*TeeVee
We watch... so you don't have to.

Is the Caller There?

You people are idiots.

No, not you, of course -- the folks with the good taste to visit TeeVee on a regular basis. You're the exceptions. But as for everyone else, they're a bunch of pinheads.

If you want proof, just turn on the TV and wait for the callers.

Call-in programs used to be the province of talk radio, and for good reason. Say what you will about the dulcet sounds of Bill from Oxnard calling up his local DJ to blather on about the dangers of nuclear proliferation... but it just doesn't make for good TV.

That changed around the late '70s. And like all ill-conceived notions that sounded like pretty good ideas at the time -- daytime talk shows, white-haired authority figures, Marlo Thomas -- the concept of viewers calling in to TV shows can be blamed solely upon Phil Donahue.

To think there was once a time when I actually looked forward to hearing Phil Donahue pull his cordless microphone away from his yammering audience members, look up at the ceiling, and shout, "Is the Caller there?" That was exciting stuff. For all I knew, The Caller could be a mysterious and exciting guest who was calling in by phone to lend extra insight to a topic.

In reality, the Caller was a Donahue viewer whose question for Phil and his guests had been carefully screened by a crack team of producers. There were only a few lucky callers on any given show. And frankly, the Callers were a good break from the idiot questions of the Donahue audience.

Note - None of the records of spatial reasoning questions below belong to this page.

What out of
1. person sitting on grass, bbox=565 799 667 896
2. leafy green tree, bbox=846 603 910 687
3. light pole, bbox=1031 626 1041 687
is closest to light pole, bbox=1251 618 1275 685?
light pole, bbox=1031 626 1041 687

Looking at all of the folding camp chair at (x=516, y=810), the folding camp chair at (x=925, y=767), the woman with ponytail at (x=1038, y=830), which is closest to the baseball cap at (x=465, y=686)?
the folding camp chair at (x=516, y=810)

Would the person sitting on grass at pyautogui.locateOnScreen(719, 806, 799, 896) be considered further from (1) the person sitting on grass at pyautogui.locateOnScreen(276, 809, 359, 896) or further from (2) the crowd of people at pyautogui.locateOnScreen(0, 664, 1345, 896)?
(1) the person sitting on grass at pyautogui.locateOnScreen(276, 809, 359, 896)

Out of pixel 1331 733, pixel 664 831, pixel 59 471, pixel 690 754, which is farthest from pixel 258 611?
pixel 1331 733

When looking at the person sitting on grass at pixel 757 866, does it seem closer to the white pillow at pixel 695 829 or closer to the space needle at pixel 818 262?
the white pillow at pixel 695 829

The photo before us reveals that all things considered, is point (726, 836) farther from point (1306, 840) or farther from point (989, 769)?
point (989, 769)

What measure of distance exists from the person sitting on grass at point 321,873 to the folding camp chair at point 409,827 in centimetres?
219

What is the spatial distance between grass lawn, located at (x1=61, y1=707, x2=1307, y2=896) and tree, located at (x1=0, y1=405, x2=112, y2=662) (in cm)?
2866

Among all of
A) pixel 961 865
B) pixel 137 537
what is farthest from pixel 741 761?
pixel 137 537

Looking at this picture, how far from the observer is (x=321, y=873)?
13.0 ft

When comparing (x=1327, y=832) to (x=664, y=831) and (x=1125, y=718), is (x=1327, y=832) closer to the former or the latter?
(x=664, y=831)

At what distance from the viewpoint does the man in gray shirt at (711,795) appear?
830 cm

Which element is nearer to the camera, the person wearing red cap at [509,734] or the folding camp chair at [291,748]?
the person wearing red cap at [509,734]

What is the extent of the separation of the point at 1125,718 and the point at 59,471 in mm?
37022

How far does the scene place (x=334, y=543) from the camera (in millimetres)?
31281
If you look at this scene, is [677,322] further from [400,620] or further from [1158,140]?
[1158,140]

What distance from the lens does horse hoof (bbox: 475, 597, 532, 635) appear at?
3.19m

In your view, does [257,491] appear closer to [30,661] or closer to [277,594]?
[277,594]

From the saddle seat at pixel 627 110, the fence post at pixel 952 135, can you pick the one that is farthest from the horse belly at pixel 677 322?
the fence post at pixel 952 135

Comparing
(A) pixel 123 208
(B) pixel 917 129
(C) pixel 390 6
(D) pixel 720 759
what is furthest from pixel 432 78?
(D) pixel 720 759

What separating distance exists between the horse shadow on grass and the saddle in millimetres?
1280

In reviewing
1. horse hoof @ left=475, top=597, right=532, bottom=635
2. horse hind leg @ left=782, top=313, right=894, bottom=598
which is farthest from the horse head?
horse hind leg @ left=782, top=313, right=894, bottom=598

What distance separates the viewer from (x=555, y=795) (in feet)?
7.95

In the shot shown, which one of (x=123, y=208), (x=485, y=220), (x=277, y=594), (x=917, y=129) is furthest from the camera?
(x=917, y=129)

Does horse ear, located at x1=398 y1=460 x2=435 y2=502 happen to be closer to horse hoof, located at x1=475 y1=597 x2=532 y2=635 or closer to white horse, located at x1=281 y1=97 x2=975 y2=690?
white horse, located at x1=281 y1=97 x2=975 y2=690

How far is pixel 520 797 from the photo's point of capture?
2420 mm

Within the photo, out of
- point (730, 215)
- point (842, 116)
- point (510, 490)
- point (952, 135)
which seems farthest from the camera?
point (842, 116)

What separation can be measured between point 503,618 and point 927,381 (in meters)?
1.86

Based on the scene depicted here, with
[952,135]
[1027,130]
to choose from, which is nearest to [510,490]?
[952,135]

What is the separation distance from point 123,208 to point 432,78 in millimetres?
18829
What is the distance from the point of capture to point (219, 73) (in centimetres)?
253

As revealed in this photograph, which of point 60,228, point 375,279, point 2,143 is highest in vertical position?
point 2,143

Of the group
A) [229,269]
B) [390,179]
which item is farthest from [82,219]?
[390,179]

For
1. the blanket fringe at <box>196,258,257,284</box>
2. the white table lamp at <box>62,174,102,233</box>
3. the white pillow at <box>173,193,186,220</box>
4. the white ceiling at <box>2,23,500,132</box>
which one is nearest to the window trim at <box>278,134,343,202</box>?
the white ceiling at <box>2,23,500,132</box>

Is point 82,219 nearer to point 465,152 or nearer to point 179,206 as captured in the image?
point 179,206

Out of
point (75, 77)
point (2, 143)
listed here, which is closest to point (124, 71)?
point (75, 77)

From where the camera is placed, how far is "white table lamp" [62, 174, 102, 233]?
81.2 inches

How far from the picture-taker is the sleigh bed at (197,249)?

Nowadays, the Caller is always there. The cult of the Caller has grown expansively since the Donahue days; now whole shows have been built up around the Caller. The idea is simple: Viewers are sick and tired of being force-fed opinions from the same parade of talking heads--from both sides of the journalistic aisle. We're tired of hearing Sam Donaldson interview Defense Secretary William Perry. We're tired of Cokie Roberts grilling Trent Lott. We're fed up with George Will... pretty much all the time.

Under no circumstances do we want to see our local news anchorman spend time deposing a local college professor about an obscure topic related to today's top story. We want to hear from the people! Vox populi! What to the people have to say?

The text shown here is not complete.